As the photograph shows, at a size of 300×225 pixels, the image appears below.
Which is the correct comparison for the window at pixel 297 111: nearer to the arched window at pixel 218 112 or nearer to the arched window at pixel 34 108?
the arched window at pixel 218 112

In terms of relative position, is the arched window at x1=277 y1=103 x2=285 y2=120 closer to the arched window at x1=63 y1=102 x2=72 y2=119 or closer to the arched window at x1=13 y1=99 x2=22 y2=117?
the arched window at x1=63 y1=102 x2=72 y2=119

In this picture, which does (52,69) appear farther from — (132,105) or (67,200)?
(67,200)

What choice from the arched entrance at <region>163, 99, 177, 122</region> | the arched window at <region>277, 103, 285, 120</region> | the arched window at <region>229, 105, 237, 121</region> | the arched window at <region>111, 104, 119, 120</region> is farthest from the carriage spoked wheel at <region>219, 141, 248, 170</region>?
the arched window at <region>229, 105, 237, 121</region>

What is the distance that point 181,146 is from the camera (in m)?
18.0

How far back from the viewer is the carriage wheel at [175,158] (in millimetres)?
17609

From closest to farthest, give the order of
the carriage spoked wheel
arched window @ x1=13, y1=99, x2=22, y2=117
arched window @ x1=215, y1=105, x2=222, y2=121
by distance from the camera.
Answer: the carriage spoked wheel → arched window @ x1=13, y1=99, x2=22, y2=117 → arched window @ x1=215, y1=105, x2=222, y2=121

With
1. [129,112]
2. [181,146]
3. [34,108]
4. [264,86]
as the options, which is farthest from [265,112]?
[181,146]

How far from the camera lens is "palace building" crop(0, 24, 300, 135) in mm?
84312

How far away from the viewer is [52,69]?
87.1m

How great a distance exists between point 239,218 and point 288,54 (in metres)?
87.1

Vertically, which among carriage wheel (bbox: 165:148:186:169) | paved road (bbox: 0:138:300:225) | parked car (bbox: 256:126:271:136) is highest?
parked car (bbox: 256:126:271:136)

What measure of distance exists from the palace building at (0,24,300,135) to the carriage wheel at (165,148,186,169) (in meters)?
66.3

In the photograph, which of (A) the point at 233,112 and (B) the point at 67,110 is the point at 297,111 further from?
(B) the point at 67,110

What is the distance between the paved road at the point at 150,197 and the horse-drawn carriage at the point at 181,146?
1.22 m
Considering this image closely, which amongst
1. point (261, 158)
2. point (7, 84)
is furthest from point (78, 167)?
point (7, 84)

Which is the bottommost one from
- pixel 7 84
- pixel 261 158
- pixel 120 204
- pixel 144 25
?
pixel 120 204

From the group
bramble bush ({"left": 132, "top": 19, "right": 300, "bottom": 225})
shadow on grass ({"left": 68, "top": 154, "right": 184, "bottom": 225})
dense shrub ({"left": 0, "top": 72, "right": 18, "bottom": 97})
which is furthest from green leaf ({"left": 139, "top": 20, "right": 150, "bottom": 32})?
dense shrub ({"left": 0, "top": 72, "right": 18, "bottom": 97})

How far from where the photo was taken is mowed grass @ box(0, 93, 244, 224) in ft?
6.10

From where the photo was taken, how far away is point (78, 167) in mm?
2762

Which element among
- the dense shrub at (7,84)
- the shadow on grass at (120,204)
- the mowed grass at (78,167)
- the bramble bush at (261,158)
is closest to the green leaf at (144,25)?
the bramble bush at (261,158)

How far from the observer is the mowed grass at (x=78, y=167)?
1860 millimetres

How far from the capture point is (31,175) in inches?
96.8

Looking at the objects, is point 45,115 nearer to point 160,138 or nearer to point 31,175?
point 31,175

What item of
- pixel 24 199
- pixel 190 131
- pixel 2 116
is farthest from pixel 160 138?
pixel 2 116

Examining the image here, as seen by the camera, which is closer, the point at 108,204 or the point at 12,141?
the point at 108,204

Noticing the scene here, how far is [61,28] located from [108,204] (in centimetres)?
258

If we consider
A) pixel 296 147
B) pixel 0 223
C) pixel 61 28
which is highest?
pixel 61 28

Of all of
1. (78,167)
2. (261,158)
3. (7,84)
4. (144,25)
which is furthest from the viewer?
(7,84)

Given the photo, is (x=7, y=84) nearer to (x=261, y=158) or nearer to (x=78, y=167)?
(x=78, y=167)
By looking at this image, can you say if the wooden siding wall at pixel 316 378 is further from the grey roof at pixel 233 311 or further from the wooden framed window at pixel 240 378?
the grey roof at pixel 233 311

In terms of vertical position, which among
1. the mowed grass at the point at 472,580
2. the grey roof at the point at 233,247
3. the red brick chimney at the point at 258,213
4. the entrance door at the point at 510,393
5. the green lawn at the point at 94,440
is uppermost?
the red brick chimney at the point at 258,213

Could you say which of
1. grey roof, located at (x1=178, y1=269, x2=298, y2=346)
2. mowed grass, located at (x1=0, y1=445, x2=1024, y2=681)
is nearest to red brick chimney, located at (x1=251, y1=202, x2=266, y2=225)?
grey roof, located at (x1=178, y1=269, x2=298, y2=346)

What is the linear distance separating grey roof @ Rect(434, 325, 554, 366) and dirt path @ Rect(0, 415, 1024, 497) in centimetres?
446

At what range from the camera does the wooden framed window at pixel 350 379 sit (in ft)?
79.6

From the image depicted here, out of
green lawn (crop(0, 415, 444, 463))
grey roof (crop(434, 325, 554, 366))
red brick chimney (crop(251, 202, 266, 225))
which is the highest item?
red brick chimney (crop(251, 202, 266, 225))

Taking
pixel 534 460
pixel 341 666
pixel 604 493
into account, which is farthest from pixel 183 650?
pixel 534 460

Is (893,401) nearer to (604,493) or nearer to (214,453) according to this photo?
-------
**Instructions to follow:** Print all of the data above again, character for character, with nothing added, dropped, or altered.

**Correct output:**
As the photograph shows, at a size of 300×225 pixels, the image appears below.
Which is the correct comparison for the window at pixel 297 111: nearer to the arched window at pixel 218 112 or nearer to the arched window at pixel 34 108?
the arched window at pixel 218 112

In terms of relative position, is the arched window at x1=277 y1=103 x2=285 y2=120 closer to the arched window at x1=63 y1=102 x2=72 y2=119 or closer to the arched window at x1=13 y1=99 x2=22 y2=117?
the arched window at x1=63 y1=102 x2=72 y2=119

In this picture, which does (52,69) appear farther from — (132,105) or (67,200)?
(67,200)

What choice from the arched entrance at <region>163, 99, 177, 122</region> | the arched window at <region>277, 103, 285, 120</region> | the arched window at <region>229, 105, 237, 121</region> | the arched window at <region>111, 104, 119, 120</region> is farthest from the carriage spoked wheel at <region>219, 141, 248, 170</region>?
the arched window at <region>229, 105, 237, 121</region>

What is the distance that point 181,146 is from the camera (in m)?
18.0

How far back from the viewer is the carriage wheel at [175,158] (in millimetres)?
17609

From closest to farthest, give the order of
the carriage spoked wheel
arched window @ x1=13, y1=99, x2=22, y2=117
arched window @ x1=215, y1=105, x2=222, y2=121
by distance from the camera.
Answer: the carriage spoked wheel → arched window @ x1=13, y1=99, x2=22, y2=117 → arched window @ x1=215, y1=105, x2=222, y2=121

With
1. [129,112]
2. [181,146]
3. [34,108]
4. [264,86]
as the options, which is farthest from [265,112]?
[181,146]

How far from the camera lens is "palace building" crop(0, 24, 300, 135) in mm?
84312

How far away from the viewer is [52,69]?
87.1m

How great a distance exists between point 239,218 and point 288,54 (in metres)?
87.1

Vertically, which among carriage wheel (bbox: 165:148:186:169) | paved road (bbox: 0:138:300:225) | parked car (bbox: 256:126:271:136) is highest?
parked car (bbox: 256:126:271:136)

What measure of distance exists from the palace building at (0,24,300,135) to the carriage wheel at (165,148,186,169) (in meters)?
66.3

In the photograph, which of (A) the point at 233,112 and (B) the point at 67,110 is the point at 297,111 further from?
(B) the point at 67,110

What is the distance between the paved road at the point at 150,197 and the horse-drawn carriage at the point at 181,146?
1.22 m
Considering this image closely, which amongst
1. point (261, 158)
2. point (7, 84)
is furthest from point (78, 167)?
point (7, 84)

Which is the bottommost one from
- pixel 7 84
- pixel 261 158
- pixel 120 204
- pixel 144 25
?
pixel 120 204

From the group
bramble bush ({"left": 132, "top": 19, "right": 300, "bottom": 225})
shadow on grass ({"left": 68, "top": 154, "right": 184, "bottom": 225})
dense shrub ({"left": 0, "top": 72, "right": 18, "bottom": 97})
which is furthest from green leaf ({"left": 139, "top": 20, "right": 150, "bottom": 32})?
dense shrub ({"left": 0, "top": 72, "right": 18, "bottom": 97})

How far from where the photo was taken is mowed grass @ box(0, 93, 244, 224) in ft?
6.10

From where the photo was taken, how far away is point (78, 167) in mm?
2762

Which element among
- the dense shrub at (7,84)
- the shadow on grass at (120,204)
- the mowed grass at (78,167)
- the bramble bush at (261,158)
is closest to the green leaf at (144,25)?
the bramble bush at (261,158)

How far from the observer is the mowed grass at (x=78, y=167)?
1860 millimetres

How far from the capture point is (31,175) in inches?
96.8

Looking at the objects, is point 45,115 nearer to point 160,138 or nearer to point 31,175?
point 31,175

What item of
- pixel 24 199
- pixel 190 131
- pixel 2 116
is farthest from pixel 160 138?
pixel 2 116

Examining the image here, as seen by the camera, which is closer, the point at 108,204 or the point at 12,141?
the point at 108,204

Noticing the scene here, how far is [61,28] located from [108,204] (in centimetres)?
258

If we consider
A) pixel 296 147
B) pixel 0 223
C) pixel 61 28
which is highest?
pixel 61 28

Of all of
1. (78,167)
2. (261,158)
3. (7,84)
4. (144,25)
which is furthest from the viewer?
(7,84)

Given the photo, is (x=7, y=84) nearer to (x=261, y=158) or nearer to (x=78, y=167)?
(x=78, y=167)
By looking at this image, can you say if the wooden siding wall at pixel 316 378 is further from the grey roof at pixel 233 311 or further from the wooden framed window at pixel 240 378?
the grey roof at pixel 233 311

In terms of vertical position, which among
1. the mowed grass at the point at 472,580
2. the grey roof at the point at 233,247
3. the red brick chimney at the point at 258,213
4. the entrance door at the point at 510,393
5. the green lawn at the point at 94,440
is uppermost?
the red brick chimney at the point at 258,213

Could you say which of
1. grey roof, located at (x1=178, y1=269, x2=298, y2=346)
2. mowed grass, located at (x1=0, y1=445, x2=1024, y2=681)
is nearest to red brick chimney, located at (x1=251, y1=202, x2=266, y2=225)?
grey roof, located at (x1=178, y1=269, x2=298, y2=346)

What is the linear distance separating grey roof @ Rect(434, 325, 554, 366) and dirt path @ Rect(0, 415, 1024, 497) in centimetres?
446

At what range from the camera does the wooden framed window at pixel 350 379 sit (in ft)?
79.6

From the image depicted here, out of
green lawn (crop(0, 415, 444, 463))
grey roof (crop(434, 325, 554, 366))
red brick chimney (crop(251, 202, 266, 225))
which is the highest item?
red brick chimney (crop(251, 202, 266, 225))

Taking
pixel 534 460
pixel 341 666
pixel 604 493
into account, which is farthest from pixel 183 650?
pixel 534 460

Is (893,401) nearer to (604,493) or nearer to (214,453) according to this photo?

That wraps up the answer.